■ To do: Resume the course catalog listing after its final line, the CIVL-504 heading, and carry it forward.

**** Text shown

PSYC-523 Statistics and Research Design (3 credit hours)

Course will focus on descriptive and inferential statistics as tools for exploration of quantitative research methods. Students will develop competence in generating basic research designs to answer questions in schools, agencies, and practice.   Prerequisites: None

PSYC-570 Social and Cognitive Foundations of Interpersonal Behavior (3 credit hours)

This course presents a survey of the scientific study of social influence -- or social psychology, in other words. The class is based on the premise that a fundamental understanding of the basic forces affecting how individuals think and behave in social settings serves as a cornerstone of effective interpersonal behavior and sound leadership, and is thus critical to successful performance in virtually every professional endeavor. The topics addressed include social judgment and decision-making, attitudes and attitude change, persuasion, group processes, prejudice and discrimination, and conflict resolution.  Prerequisites: None

Civil and Environmental Engineering Courses

CIVL-502 Sustainability (3 credit hours)

This course provides an introduction to the broad topic of sustainability and its application to engineering. A foundation of study on the historical perspective of sustainability leads to a focus on sustainable development, sustainable design. Prerequisites: BS degree in engineering or related field

 CIVL-504 Natural Hazards and Preservation of Historical Structures (3 credit hours)

********
**** Data

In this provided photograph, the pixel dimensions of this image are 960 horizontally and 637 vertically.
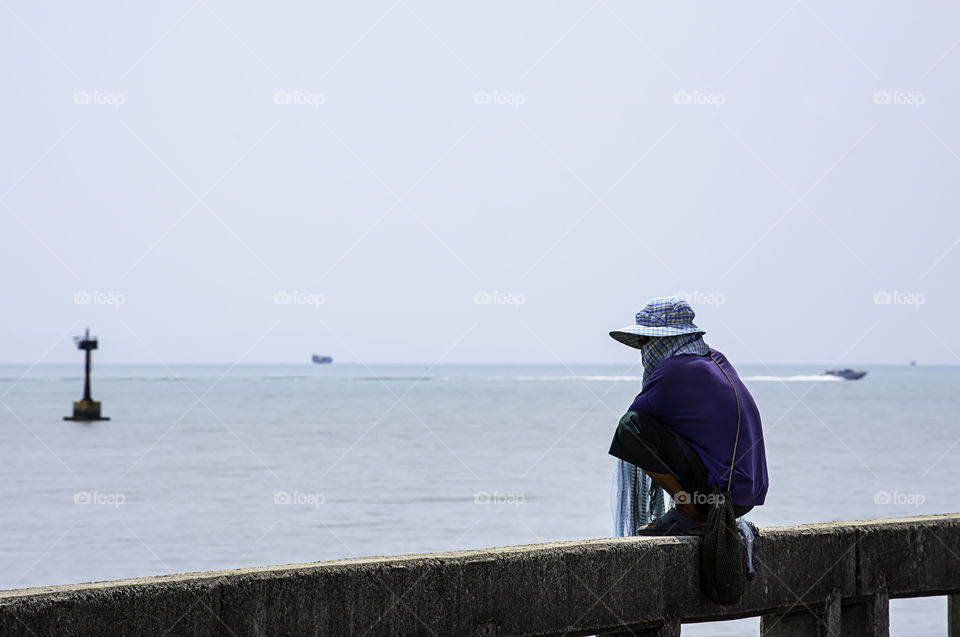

********

■ Exercise result:
Engineering and science applications and socio-economic impacts of natural hazards on historic structures. Course provides thorough overview of design, rehabilitation, and other socio economic decisions related to natural hazards and historical structures. Prerequisites: BS degree in engineering or related field

CIVL-506 Geographic Information Systems (3 credit hours)

Instruction in Geographic Information Systems (GIS) focusing on data analysis and application methods for engineers, planners and related professions. Fundamental topics include spatial analysis, geostatistical analysis, 3-D modeling, and vector/raster modeling. The focus of the course is on gaining a fundamental understanding of spatial data structures in GIS, geo-spatial data acquisition, geoprocessing, geostatistical methods; visualization, exploration of spatial data; network analysis, terrain mapping, spatial analysis, and modeling. The course will include specific emphasis on urban land use evaluation methods, transportation analysis (dynamic segmentation and routing) and hydrologic modeling. Prerequisites: BS in mathematics, science, or engineering, or permission from instructor. Familiarity with basic GIS concepts with and either ARC/INFO, ArcView, or ArcGIS highly recommended.

CIVL-508 Monitoring of Civil Engineering Infrastructure (3 credit hours)

Design and analysis of instrumentation systems to monitoring of civil engineering infrastructure for the purpose of evaluating performance and/or design. Covered topics include principles of measurement, measurement errors and error analysis, instrumentation sensor types and calibration, data acquisition and signal conditioning, and data management. Prerequisites: CIV-330 or equivalent or permission from instructor

CIVL-602 Water Quality Modeling and Management (3 credit hours)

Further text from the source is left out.